Work instructions: Would you please retype, exactly, the lines of the listing below between the line with "beige long-sleeve collared" and the line with "Panoramic aerial view", inclusive?

Material for the task:
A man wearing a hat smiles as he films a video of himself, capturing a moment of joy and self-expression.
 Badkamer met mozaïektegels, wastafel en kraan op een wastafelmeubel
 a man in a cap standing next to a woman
...
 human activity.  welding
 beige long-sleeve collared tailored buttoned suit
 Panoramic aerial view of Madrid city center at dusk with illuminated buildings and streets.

Exercise response:
 beige long-sleeve collared tailored buttoned suit
 Panoramic aerial view of Madrid city center at dusk with illuminated buildings and streets.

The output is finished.